Viruses such as West Nile and Zika can lead to an infection that continuously spreads and infiltrates the central nervous system, or CNS, which consists of the brain and spinal cord. Some of these viruses, such as those that are insect-borne, often are resistant to treatment. This drives the need to identify which biological processes affect the outcomes of those infections.
Activation of the type I interferon (IFN) response — a feature of the innate immune response, the body’s first line of defense against infection — recently was identified in a mouse model of nGD. In principle, this response could limit viral infection.
To better understand how neuronopathic Gaucher might affect a viral infection of the CNS, scientists at the Israel Institute of Biological Research, in Ness-Ziona, used mouse models of nGD, which includes types 2 and 3 disease. Type 2, a rare form of Gaucher that has the earliest onset of symptoms, usually manifests in the first months of life. Meanwhile, individuals with type 3 — accounting for about 5% of patients — usually develop symptoms in early childhood or adolescence, or rarely, in adulthood.
In the lab, the animals were infected with the Sindbis virus (SVNI), which can invade nerve cells. This virus was first found in human patients in Africa in the 1960s.
In nGD, mutations in the GBA gene lead to toxic buildups of a fatty molecule called glucocerebroside in nerve cells. This accumulation appeared to make mice more resistant to infection by limiting viral replication, rather than preventing the virus from entering brain cells.

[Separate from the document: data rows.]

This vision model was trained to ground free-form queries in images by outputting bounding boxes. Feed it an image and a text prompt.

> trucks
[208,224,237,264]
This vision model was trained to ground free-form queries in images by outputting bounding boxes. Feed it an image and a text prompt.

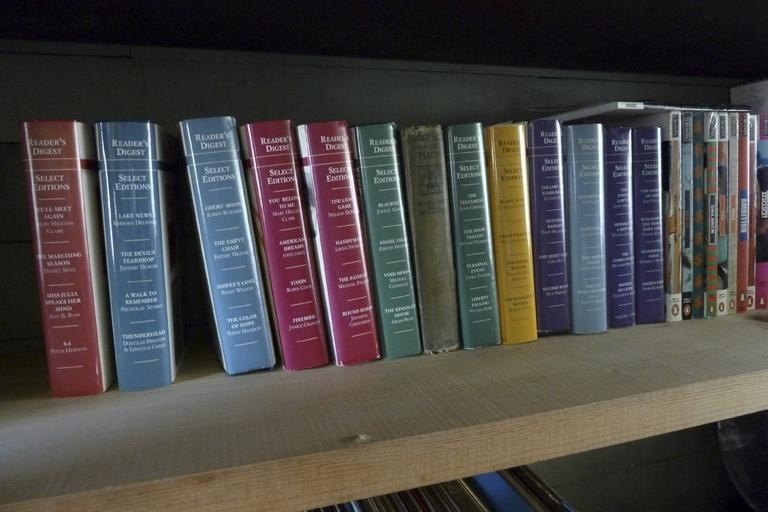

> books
[21,121,115,396]
[178,80,767,375]
[96,121,195,392]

Viral infection led to longer median survival in both genetic and chemically induced models of Gaucher compared with controls not administered the virus. However, no difference in nGD progression was seen in the chemically induced model depending on whether the animals were infected.
Both infected and non-infected mice showed increased type I IFN responses. But while control animals showed an increase in related gene activity over five days after being infected, no such increase was seen in the chemical model of nGD.

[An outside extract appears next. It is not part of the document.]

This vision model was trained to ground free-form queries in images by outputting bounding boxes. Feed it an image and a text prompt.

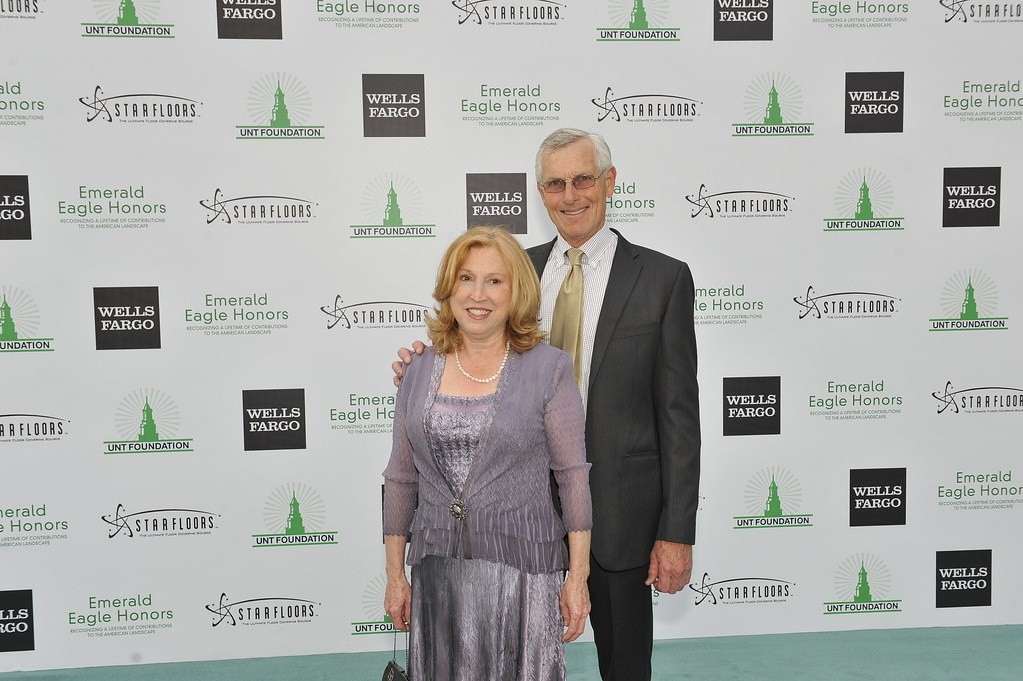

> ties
[549,249,583,394]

The researchers then found that most genes with higher activity in the brain were the same in SVNI-infected mice and in the mouse model of nGD — a subset of 21 genes only exhibited higher activity levels in animals given a chemical to mimic Gaucher. Most of these 21 genes were related to specialized nerve cells called microglia, which function primarily as immune cells. In particular, two such genes — Fcrls and Gpr34 — were actually suppressed in control mice infected with SVNI.

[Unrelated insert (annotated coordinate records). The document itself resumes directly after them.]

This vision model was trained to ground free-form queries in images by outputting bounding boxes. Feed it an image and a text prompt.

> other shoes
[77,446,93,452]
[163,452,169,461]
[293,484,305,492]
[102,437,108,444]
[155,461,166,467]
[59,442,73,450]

A more focused single-cell analysis would be needed to confirm this finding, as the analysis in the current study used mixed brain cells. However, such findings might imply that the virus can evade an immune response by modifying the activity of these two genes.
Microglia and other cells related to immune responses — including astrocytes, which support neurons, or nerve cells — showed almost opposite patterns of activity between the two groups of mice.
While the inflammatory response in the brain of the nGD group involved reactive astrocytes and microglia without immune cells, called macrophages, that of SVNI-infected mice involved a strong macrophage response, with significantly altered activation of astrocytes and microglia.
Activation of the immune response in the brain is a hallmark of many neurodegenerative disorders, although, as the team points out, different pathways can be activated in response to different stimuli.
Overall, “we suggest that the innate immune response activated in nGD confers resistance against viral infection of the CNS,” the scientists wrote.
“Whether or not non-neuronopathic GD patients and/or Gba carriers are more resistant to viral infections needs to be further clarified and may provide a basis for future studies to bring to light the role of Gba mutations,” the scientists concluded.